One of the key factors that determine how much wrench time technicians have is whether you’re engaging in reactive, proactive, or predictive maintenance. The further along the maturity curve you are towards predictive maintenance, the more you’ll be able to cut down on time wasters such as the 30 minutes per day on average that employees spend on searching for information.

Predictive maintenance also supports another key industry benchmark, which is schedule compliance. Depending on how efficient your operations are, technicians typically comply with the schedule they’re assigned between 40 and 90 percent of the time. And the higher the schedule compliance, the greater the wrench time.

Companies can increase schedule compliance and wrench time by employing today’s digital transformation solutions on top of SAP PM. An automation solution can help optimize technician schedules to make sure they’re receiving just the right amount of work, their routes are optimized, they have the tools and parts, and the machine to be repaired is available. Add mobile solutions and give technicians all the data they need for each job and keep them in the field/plant where they can spend more time with tools in their hands.

Best Practices for Increasing Wrench Time

To really improve wrench time, you need to take a nuanced view of how wrench time is and can be impacted. For example, you’ll need to take Parkinson’s Law into account, which states that the amount of work assigned expands to fill the time available. While it might seem counterintuitive, allotting less time for a specific job for a tech might actually improve their productivity and wrench time.

This is where deploying a Planning and Scheduling solution comes in, enabling you to ensure technicians are productively using their time for a specific job.

“For superior wrench-time productivity, a plant should create weekly schedules loaded with 100% of the next week’s available labor hours,” advises Doc Palmer, a renowned plant maintenance expert, and author.

“Management should expect 40% – 90% schedule compliance.

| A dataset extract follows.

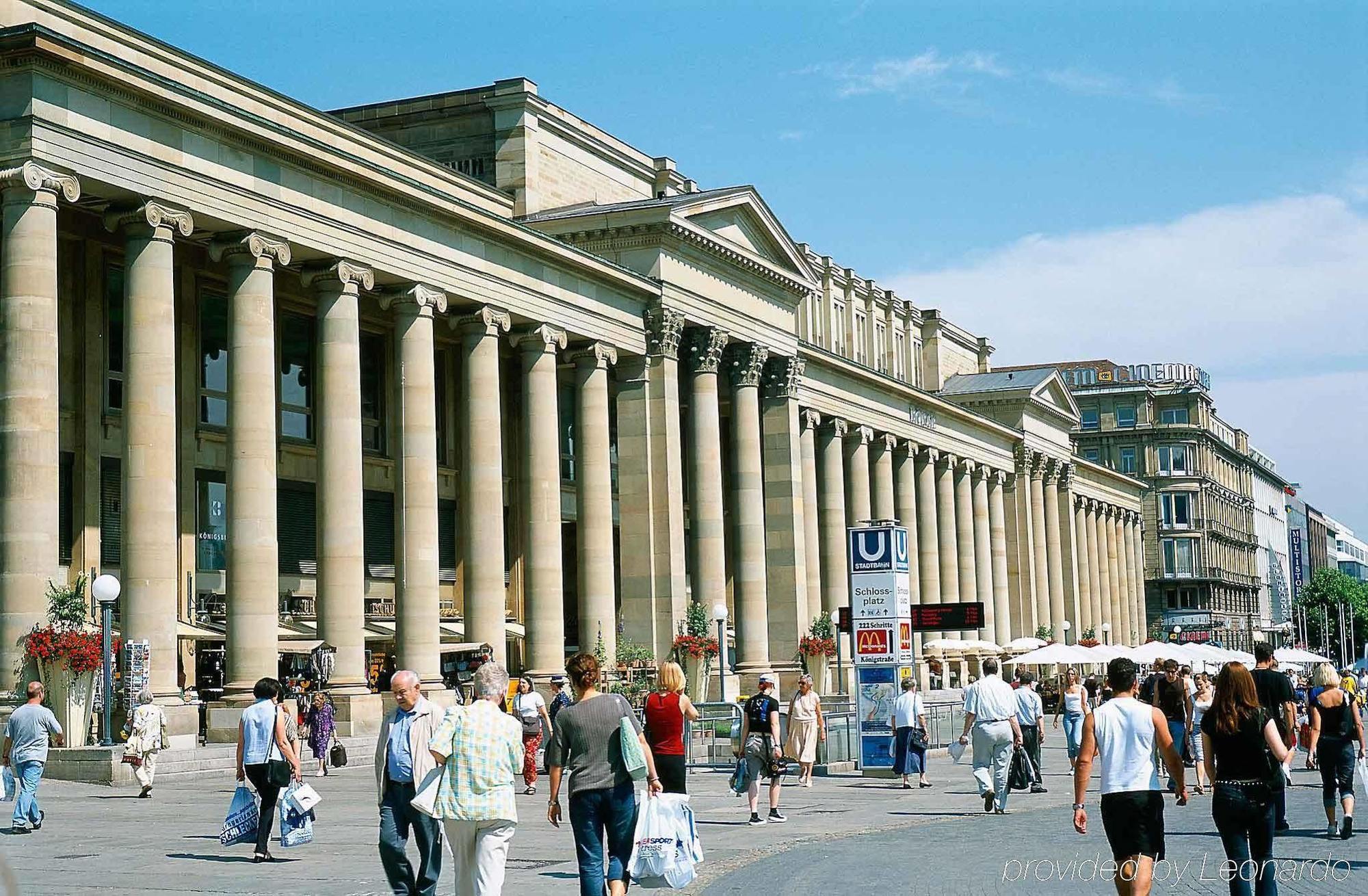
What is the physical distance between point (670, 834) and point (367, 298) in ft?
109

Scores below 40% might mean that supervisors aren’t honoring the schedules scores higher than 90% usually mean schedules aren’t being loaded properly,” writes Palmer.

By implementing a planning and scheduling automation solution for SAP, you can track work orders and technicians’ activities in more detail. You can then spot inefficiencies and opportunities to improve wrench time throughout various aspects of the maintenance process.

Sigga Solutions for Optimizing Wrench Time

The good news is that Sigga provides both mobile EAM and planning and scheduling solutions to make sure technicians are spending more time with wrenches in hand as a percentage of their overall workday. Major beverage maker AmBev, for instance, was using paper work orders and processes for scheduling techs and storing maintenance history.

This meant technicians weren’t deployed efficiently, and when they were, too much time was spent finding the information they needed instead of performing actual maintenance. By implementing Sigga’s Mobile EAM app — along with Sigga’sPlanning and scheduling solutions — technicians could quickly and easily locate all the historical data they required.

In the end, AmBev achieved more wrench time with a 15% increase in tech productivity and an 80% reduction in the mean time to repair (MTTR). AmBev is just one example of how the right technologies can optimize how techs are deployed and allow them to focus on doing what they do best.

Wrench time is a more powerful metric than it might appear on the surface. By measuring and evaluating wrench time — you can begin digging into specific areas within your organization that can be tweaked or improved. You’ll then be able to implement solutions that will increase the effective use of your techs and have a concrete impact on your overall resource needs and costs.